EXERCÍCIO PROPOSTO 1. Diga se cada afirmação concorda com o excerto sobre o acordo de Nagoya, respondendo sim ou não e citando as palavras decisivas do excerto: (a) o plano prevê que a área protegida marinha passe de 1% para 10%; (b) o plano de acção do acordo tem 17 itens; (c) a reivindicação de um acordo de Acesso e Repartição de Benefícios data de 2010.

EXCERTO DO TEXTO.
══════════════════════════════
No final da conferência definiu-se uma estratégia assente no valor económico da natureza, o que implicaria cobrar os serviços prestados pelos ecossistemas e envolver as empresas na conservação. O acordo de Nagoya incluiu num plano de acção com 20 itens com vista a preservar a biodiversidade. O plano contempla o aumento dos actuais 12% de área protegida terrestre para 17%, até 2020. Em igual período a superfície das áreas protegidas marinhas deverá crescer de 1% para 10%. As partes também decidiram financiar a protecção da biodiversidade em países em desenvolvimento. Outra novidade foi a garantia de compensação financeira aos países cujos recursos genéticos são explorados por terceiros. Esta reivindicação de um acordo de Acesso e Repartição de Benefícios (ABS) data de 1992 e tem sido inviabilizada por grandes lóbis, como, por exemplo, o da indústria farmacêutica.
══════════════════════════════
REGISTOS EXTRAÍDOS.
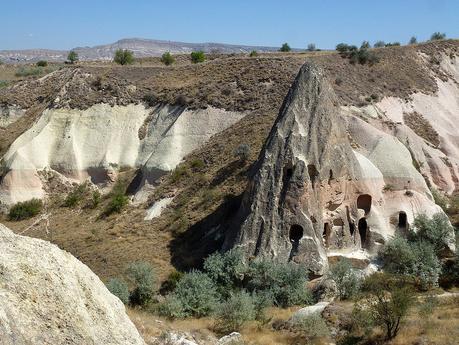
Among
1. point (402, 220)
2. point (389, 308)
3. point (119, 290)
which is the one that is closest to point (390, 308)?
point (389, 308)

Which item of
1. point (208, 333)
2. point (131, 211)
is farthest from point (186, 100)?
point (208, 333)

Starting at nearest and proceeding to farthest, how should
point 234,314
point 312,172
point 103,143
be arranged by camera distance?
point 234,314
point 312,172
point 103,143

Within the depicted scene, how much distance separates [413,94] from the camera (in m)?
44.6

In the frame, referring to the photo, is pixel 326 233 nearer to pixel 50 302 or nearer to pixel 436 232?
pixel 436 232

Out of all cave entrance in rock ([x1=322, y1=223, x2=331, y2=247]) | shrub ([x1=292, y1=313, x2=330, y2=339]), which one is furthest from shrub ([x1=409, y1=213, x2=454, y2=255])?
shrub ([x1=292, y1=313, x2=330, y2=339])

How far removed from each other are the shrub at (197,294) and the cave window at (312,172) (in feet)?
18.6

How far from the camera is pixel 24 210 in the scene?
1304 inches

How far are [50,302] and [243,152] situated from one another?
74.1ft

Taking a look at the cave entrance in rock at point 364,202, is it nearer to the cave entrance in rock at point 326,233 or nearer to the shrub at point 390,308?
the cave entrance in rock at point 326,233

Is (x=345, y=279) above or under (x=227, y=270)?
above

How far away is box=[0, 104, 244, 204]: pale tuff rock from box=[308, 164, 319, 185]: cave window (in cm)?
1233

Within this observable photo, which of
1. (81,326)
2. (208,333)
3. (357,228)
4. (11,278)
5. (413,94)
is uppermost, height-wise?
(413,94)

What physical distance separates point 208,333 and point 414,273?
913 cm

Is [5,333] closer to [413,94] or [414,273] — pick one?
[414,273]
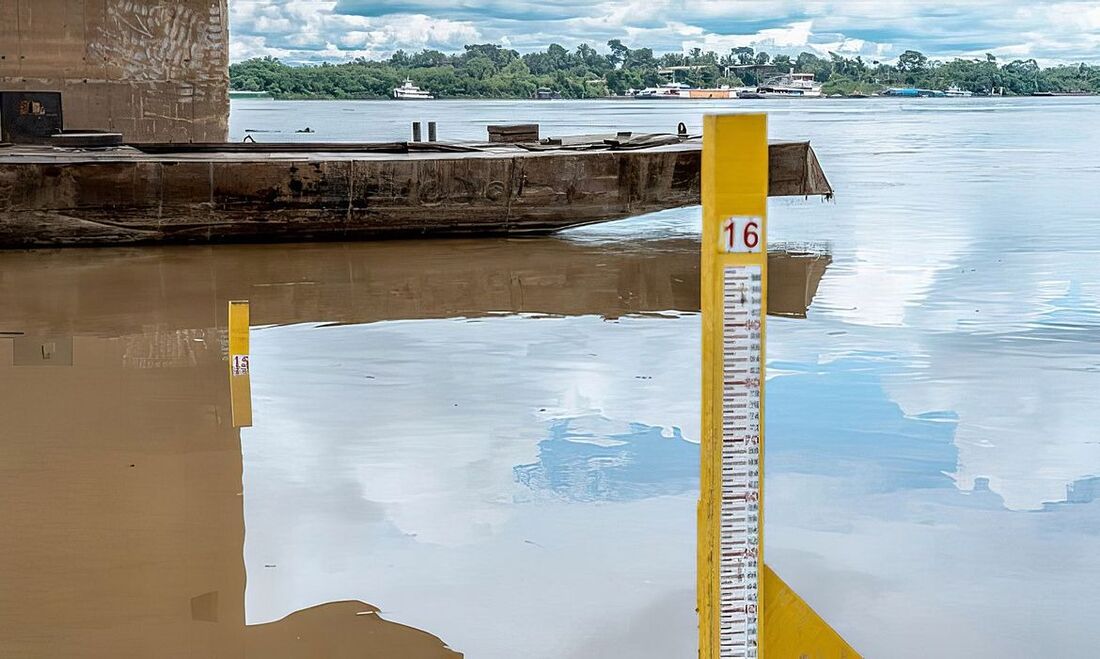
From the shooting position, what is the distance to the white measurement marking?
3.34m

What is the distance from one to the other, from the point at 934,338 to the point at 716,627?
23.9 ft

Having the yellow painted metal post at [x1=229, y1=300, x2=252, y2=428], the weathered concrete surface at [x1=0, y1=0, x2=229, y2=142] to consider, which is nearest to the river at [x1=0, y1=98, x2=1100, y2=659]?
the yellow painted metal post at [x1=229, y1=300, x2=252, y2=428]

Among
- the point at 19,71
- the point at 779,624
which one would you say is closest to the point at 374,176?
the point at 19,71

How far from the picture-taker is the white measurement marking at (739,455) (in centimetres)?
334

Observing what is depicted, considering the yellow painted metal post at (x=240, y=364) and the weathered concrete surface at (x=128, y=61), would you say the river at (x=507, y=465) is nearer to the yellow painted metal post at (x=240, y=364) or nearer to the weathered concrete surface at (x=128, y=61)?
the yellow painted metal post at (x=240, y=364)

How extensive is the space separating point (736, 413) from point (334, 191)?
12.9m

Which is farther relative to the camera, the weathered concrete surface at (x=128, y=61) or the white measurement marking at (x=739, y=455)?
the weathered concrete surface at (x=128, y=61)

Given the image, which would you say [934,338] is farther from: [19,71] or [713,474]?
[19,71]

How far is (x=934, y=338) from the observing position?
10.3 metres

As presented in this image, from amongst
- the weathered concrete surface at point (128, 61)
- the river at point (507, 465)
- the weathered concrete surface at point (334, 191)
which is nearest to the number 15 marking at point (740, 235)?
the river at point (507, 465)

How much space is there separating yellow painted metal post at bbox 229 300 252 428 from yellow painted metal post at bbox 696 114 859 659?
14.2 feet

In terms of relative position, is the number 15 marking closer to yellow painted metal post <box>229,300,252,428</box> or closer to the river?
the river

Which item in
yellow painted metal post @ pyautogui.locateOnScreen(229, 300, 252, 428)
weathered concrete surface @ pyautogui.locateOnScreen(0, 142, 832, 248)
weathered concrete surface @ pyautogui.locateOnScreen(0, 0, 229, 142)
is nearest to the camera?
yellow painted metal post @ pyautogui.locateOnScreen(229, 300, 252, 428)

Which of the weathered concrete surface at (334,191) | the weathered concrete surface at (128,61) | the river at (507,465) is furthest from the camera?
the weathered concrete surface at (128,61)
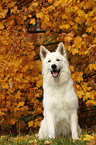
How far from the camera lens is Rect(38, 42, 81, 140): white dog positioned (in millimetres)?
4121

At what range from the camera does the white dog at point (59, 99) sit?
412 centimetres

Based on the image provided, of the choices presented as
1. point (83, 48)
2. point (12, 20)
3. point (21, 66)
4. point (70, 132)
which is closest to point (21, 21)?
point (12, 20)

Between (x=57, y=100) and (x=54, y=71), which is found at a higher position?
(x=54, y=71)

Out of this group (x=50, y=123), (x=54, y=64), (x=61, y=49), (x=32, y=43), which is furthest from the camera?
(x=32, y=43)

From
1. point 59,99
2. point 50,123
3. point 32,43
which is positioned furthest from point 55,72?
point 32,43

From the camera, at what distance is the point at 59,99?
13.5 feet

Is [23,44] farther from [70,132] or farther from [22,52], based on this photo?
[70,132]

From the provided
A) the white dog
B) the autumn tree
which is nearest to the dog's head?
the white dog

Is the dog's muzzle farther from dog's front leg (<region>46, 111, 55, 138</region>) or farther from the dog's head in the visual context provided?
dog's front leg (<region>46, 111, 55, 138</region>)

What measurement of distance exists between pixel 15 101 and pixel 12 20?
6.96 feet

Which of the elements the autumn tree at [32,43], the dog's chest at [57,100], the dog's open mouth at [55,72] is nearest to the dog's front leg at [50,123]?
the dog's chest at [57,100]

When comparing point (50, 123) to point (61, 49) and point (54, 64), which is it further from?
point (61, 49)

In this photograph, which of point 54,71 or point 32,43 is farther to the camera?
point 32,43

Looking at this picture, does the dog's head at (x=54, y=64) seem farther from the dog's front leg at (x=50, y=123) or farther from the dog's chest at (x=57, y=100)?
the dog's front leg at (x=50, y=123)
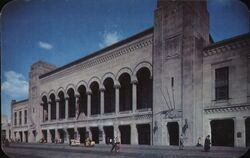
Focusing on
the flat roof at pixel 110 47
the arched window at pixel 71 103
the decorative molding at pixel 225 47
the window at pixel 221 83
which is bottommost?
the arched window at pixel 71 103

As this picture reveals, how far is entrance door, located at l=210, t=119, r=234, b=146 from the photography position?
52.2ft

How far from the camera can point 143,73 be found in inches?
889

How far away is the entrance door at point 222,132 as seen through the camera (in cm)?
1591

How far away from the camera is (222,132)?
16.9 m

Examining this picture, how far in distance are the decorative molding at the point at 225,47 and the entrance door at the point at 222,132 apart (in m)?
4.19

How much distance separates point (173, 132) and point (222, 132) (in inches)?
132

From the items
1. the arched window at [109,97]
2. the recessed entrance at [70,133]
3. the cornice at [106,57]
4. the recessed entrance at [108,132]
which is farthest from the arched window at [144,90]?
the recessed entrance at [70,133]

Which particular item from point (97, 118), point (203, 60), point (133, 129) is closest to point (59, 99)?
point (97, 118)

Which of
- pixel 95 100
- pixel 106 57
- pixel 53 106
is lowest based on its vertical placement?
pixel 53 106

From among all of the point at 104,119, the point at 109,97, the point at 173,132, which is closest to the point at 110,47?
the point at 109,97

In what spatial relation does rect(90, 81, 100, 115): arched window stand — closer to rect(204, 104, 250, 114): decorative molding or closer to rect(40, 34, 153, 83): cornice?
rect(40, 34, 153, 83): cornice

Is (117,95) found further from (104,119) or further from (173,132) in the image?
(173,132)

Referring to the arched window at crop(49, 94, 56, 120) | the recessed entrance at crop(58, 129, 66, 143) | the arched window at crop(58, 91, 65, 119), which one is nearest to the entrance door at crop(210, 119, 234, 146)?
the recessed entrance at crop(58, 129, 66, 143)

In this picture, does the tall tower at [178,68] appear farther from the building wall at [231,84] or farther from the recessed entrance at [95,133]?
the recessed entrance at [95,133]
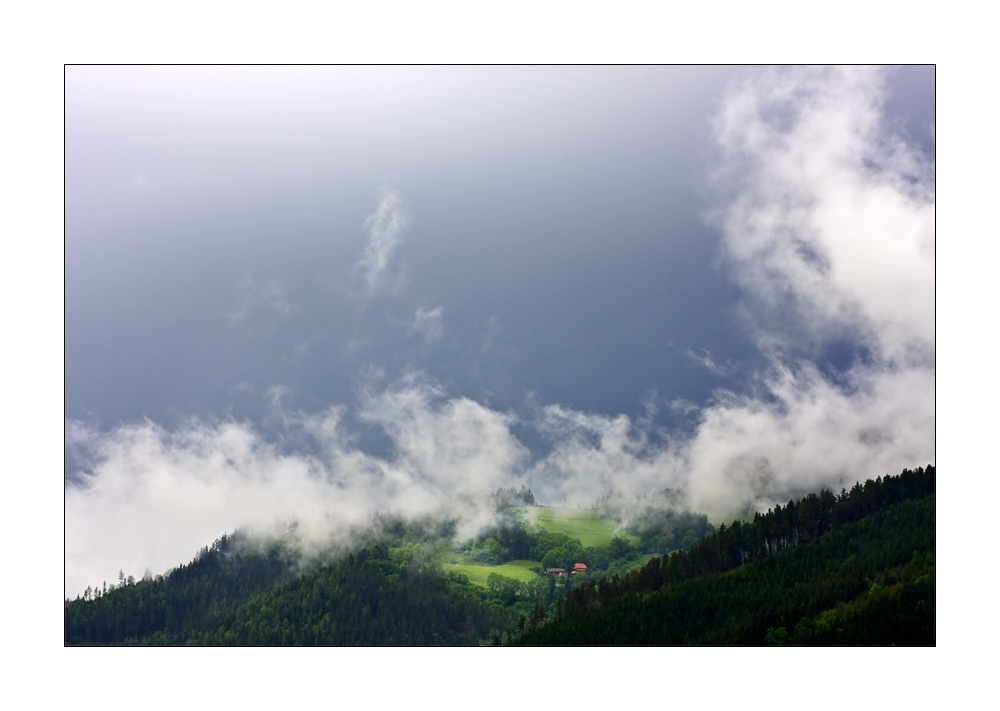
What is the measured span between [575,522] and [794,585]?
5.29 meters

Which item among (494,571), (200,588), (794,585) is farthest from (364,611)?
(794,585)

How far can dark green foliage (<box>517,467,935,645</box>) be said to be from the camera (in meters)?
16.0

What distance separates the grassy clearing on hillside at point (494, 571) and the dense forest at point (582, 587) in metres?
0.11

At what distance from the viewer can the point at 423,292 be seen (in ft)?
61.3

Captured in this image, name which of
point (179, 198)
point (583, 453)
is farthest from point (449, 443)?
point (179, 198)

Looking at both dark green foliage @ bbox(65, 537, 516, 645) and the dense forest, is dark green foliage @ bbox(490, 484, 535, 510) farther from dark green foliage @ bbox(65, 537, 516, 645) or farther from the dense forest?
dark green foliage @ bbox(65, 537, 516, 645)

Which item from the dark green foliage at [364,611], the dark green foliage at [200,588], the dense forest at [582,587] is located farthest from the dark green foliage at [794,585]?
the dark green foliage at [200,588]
══════════════════════════════
EXERCÍCIO PROPOSTO 2. Repita, sem qualquer alteração, as linhas dos registos desde a linha que contém "At what distance from" até ao fim dos registos, ambas as extremidades incluídas.

RESOLUÇÃO DO PROBLEMA 1.
(a) Sim: "a superfície das áreas protegidas marinhas deverá crescer de 1% para 10%".
(b) Não: "um plano de acção com 20 itens".
(c) Não: "data de 1992".

RESOLUÇÃO DO PROBLEMA 2.
At what distance from the viewer can the point at 423,292 be seen (in ft)?
61.3

Captured in this image, name which of
point (179, 198)
point (583, 453)
is farthest from point (449, 443)?
point (179, 198)

Looking at both dark green foliage @ bbox(65, 537, 516, 645) and the dense forest, is dark green foliage @ bbox(490, 484, 535, 510) farther from dark green foliage @ bbox(65, 537, 516, 645) or farther from the dense forest?
dark green foliage @ bbox(65, 537, 516, 645)

Which item from the dark green foliage at [364,611], the dark green foliage at [200,588], the dense forest at [582,587] is located farthest from the dark green foliage at [794,585]?
the dark green foliage at [200,588]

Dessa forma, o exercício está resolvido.